Selected passage:
30/04/20
Having come away from my blog entry yesterday I realised I’m troubled by a lack of boundaries and I am feeling like I can’t feel my way to the edge and I’m groping around in the dark.
Having listened to the lecture on Teams given by Ian Monroe and seen how Rachael has set out work on a table to try and join the dots I’m more aware that I need to stop trying to produce new work. I can start thinking and consolidating ideas and set proposals in motion for the future, but to try and formulate and start brand new projects is just not helpful right now.

I’m working on these with more focus and confidence as a result. None of the cast come out perfectly, but I’ve mixed the ink with a lot more copper oil than I had been, which makes for a stronger print. I do have some strange white marks on the new batch, which might be because the mix was a bit watery and I might not have mixed it thoroughly enough.
I’ve cast a medium plate as I suggested in my last post, I think these would look good on the wall, more effective, more weight to the subject than printing on paper. While the small ones I think can still be presented standing up more like three dimensional objects.
I have a better sense of satisfaction having decided a few ground rules for myself in lockdown and for the foreseeable future!
1) consolidate and develop drawing skills. So technical drawing, copying some drawings and painting I find inspiring. Picasso etchings, Matisse portraits, Rego drawings etc.
2) keep digging into the unconscious, experiment wildly! Heart over head. An ongoing journey for me. This is best seen in my portrait painting, the pastels and also some crayon/charcoal in my sketchbook.
3) continue to develop existing MA work. The plaster casts being an example. I am now wanting to cast all my smaller works and only print my larger portraits on the press.
4) start pulling together my critical evaluation and reflective essay. This is best to be done once I’ve consolidated my current work, laying out what I have will help. What is the work saying, are there surprises seeing it all together, can I see new ways forward with it, or are there gaps crying out to be filled. Questions I need to be asking myself.

Supplied entries:
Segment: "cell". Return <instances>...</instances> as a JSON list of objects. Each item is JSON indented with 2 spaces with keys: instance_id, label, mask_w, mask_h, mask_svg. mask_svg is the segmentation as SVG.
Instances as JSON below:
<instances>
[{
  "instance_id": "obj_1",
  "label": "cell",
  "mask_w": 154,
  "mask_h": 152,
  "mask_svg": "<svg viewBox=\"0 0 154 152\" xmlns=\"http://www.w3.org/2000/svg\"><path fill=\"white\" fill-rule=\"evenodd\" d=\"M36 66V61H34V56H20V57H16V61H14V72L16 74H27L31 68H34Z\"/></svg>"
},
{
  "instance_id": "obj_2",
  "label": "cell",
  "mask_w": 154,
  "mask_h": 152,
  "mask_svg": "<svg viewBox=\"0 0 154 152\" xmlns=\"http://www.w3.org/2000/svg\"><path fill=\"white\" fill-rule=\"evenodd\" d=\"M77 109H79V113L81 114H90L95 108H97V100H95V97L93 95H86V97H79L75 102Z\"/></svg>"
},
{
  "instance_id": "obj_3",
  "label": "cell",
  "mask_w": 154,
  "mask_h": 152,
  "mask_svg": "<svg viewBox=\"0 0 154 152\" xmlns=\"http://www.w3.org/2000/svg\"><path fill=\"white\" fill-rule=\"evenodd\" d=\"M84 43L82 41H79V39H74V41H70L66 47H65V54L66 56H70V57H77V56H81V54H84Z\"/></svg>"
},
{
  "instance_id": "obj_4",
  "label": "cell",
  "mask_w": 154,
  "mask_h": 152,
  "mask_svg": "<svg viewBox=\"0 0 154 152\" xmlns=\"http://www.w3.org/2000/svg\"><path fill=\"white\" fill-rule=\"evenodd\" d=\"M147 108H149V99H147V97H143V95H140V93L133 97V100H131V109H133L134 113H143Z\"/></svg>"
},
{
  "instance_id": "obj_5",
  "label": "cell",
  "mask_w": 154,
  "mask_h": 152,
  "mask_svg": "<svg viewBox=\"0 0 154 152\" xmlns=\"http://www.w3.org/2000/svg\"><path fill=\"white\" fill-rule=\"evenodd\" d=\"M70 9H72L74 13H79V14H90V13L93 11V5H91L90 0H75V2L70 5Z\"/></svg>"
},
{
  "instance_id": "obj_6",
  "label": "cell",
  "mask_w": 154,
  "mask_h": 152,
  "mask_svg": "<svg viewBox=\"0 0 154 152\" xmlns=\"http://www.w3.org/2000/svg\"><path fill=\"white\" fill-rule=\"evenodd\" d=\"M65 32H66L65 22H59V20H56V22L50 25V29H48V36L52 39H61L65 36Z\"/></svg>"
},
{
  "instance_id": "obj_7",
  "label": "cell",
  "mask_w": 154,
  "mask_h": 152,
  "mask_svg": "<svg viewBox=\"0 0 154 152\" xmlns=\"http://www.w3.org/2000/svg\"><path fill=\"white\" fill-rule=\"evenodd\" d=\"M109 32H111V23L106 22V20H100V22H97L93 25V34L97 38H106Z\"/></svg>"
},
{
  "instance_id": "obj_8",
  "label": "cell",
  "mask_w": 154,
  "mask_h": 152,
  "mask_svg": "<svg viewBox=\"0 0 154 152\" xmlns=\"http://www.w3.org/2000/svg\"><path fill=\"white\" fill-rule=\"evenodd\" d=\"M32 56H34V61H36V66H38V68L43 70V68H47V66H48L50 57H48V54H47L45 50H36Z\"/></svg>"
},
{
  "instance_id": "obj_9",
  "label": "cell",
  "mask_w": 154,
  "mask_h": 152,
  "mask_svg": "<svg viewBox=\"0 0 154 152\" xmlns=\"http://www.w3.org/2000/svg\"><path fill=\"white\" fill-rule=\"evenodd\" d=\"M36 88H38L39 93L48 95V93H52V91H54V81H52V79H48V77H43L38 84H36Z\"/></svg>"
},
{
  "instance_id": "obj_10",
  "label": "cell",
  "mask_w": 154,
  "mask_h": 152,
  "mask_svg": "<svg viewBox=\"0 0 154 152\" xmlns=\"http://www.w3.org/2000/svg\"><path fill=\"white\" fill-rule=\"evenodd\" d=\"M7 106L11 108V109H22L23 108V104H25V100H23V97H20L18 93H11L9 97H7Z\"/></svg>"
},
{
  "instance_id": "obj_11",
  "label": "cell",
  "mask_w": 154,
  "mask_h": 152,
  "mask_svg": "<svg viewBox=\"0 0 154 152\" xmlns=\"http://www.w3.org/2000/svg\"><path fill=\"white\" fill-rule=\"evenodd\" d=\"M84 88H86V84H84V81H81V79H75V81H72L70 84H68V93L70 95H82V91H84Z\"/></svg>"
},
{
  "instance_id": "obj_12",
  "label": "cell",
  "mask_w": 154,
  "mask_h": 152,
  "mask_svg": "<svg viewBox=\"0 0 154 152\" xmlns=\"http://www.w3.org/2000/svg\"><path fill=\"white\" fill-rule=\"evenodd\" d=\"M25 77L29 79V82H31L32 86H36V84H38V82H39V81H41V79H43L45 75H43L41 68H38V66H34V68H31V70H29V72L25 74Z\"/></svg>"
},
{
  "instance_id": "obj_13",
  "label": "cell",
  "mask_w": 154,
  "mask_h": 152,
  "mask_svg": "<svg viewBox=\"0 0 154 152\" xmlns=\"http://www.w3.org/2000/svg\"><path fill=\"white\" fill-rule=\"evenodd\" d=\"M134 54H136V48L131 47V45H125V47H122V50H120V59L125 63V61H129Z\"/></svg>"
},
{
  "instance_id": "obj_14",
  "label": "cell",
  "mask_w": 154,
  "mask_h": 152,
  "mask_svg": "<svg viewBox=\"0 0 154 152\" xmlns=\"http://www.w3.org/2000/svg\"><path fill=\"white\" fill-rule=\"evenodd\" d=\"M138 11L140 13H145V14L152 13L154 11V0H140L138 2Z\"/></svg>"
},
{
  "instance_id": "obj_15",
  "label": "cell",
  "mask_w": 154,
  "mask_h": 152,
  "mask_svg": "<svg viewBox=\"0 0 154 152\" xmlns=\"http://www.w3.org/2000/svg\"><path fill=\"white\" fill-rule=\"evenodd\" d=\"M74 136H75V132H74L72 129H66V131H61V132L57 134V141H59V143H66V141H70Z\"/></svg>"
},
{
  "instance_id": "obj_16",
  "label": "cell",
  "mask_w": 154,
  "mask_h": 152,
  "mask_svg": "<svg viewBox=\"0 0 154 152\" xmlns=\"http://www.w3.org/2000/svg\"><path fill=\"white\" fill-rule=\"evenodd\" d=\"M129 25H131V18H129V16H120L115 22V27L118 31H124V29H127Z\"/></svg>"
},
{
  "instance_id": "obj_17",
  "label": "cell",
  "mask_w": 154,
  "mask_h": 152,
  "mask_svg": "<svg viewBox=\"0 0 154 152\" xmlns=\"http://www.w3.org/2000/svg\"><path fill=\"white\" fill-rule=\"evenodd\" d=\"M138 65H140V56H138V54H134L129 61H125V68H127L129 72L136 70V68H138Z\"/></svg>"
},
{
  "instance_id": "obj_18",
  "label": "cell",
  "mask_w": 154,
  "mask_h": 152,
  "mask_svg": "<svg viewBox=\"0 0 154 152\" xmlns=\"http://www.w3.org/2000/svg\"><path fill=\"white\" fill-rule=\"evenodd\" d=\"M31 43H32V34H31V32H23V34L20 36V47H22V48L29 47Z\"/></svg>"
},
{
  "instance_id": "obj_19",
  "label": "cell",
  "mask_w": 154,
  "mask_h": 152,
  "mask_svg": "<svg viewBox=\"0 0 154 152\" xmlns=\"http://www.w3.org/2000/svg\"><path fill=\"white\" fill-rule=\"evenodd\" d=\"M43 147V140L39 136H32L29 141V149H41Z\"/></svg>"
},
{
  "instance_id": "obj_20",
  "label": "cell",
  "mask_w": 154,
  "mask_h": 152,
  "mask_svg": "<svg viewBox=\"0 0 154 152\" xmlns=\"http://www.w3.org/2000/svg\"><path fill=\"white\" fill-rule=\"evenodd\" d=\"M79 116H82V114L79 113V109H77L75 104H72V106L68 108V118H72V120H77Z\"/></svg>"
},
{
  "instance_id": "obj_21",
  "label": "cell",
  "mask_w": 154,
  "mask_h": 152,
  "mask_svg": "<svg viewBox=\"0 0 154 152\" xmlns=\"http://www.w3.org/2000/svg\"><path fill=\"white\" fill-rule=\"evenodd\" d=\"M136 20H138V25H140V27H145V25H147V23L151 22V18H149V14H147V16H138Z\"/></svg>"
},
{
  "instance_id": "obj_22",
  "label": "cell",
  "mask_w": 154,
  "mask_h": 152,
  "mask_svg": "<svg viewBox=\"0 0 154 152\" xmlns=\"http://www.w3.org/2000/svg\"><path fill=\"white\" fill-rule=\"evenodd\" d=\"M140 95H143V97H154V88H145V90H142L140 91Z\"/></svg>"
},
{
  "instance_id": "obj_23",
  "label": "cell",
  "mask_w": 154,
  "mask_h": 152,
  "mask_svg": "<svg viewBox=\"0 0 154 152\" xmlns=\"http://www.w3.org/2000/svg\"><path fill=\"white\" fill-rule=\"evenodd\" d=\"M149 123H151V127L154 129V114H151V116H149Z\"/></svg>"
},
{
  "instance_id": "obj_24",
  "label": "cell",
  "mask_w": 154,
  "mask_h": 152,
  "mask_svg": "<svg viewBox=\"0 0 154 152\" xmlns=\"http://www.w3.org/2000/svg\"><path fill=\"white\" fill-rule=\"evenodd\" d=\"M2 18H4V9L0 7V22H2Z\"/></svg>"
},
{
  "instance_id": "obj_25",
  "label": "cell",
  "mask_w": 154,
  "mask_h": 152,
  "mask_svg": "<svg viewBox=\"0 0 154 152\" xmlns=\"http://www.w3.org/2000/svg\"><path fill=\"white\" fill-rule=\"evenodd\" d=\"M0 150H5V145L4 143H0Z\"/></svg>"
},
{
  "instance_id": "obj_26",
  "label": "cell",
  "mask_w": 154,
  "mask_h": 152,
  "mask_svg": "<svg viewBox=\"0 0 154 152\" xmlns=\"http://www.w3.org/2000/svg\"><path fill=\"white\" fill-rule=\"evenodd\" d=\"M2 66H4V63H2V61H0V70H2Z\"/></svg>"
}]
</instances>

Work instruction 1:
Answer these from the blog entry:
(a) Who gave the lecture on Teams that the writer listened to?
(b) What did the writer mix with the ink in larger amounts than before?
(c) Under the first ground rule, whose works are listed as ones to copy?
Work instruction 2: Reproduce the blog entry word for word, from "I have a better" up to and including "in my sketchbook.".

Task response 1:
(a) Ian Monroe
(b) Copper oil
(c) Picasso (etchings), Matisse (portraits) and Rego (drawings)

Task response 2:
I have a better sense of satisfaction having decided a few ground rules for myself in lockdown and for the foreseeable future!
1) consolidate and develop drawing skills. So technical drawing, copying some drawings and painting I find inspiring. Picasso etchings, Matisse portraits, Rego drawings etc.
2) keep digging into the unconscious, experiment wildly! Heart over head. An ongoing journey for me. This is best seen in my portrait painting, the pastels and also some crayon/charcoal in my sketchbook.